Assignment. Your reply must contain exactly the lines running from the one with "⑧ Enjoy the show!" to the last line of the entries below, both included, and no other lines.

Information supplied Block Start

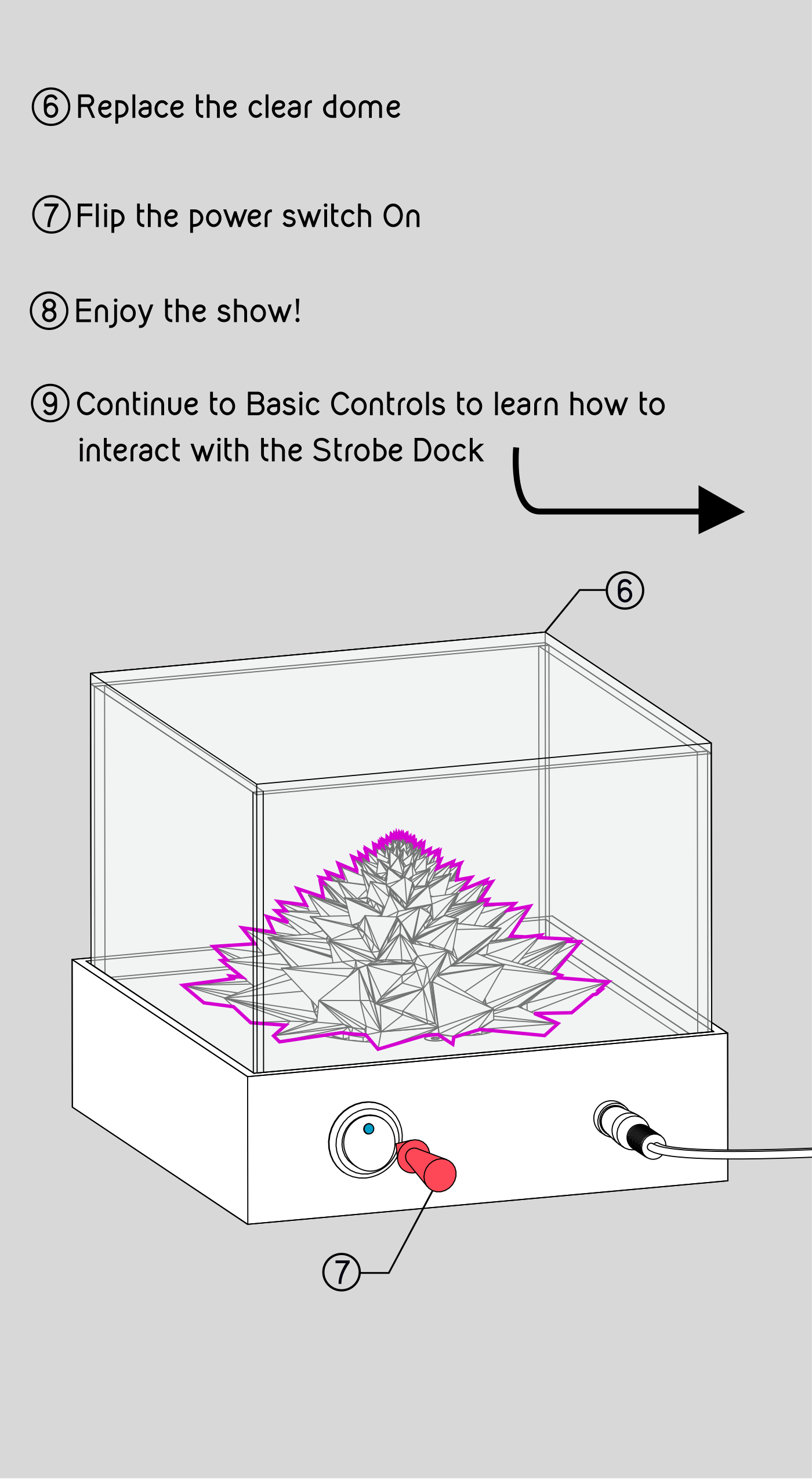 ⑥ Replace the clear dome

⑦ Flip the power switch On

⑧ Enjoy the show!

⑨ Continue to Basic Controls to learn how to interact with the Strobe Dock

⑥

⑦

Information supplied Block End

Response.
⑧ Enjoy the show!

⑨ Continue to Basic Controls to learn how to interact with the Strobe Dock

⑥

⑦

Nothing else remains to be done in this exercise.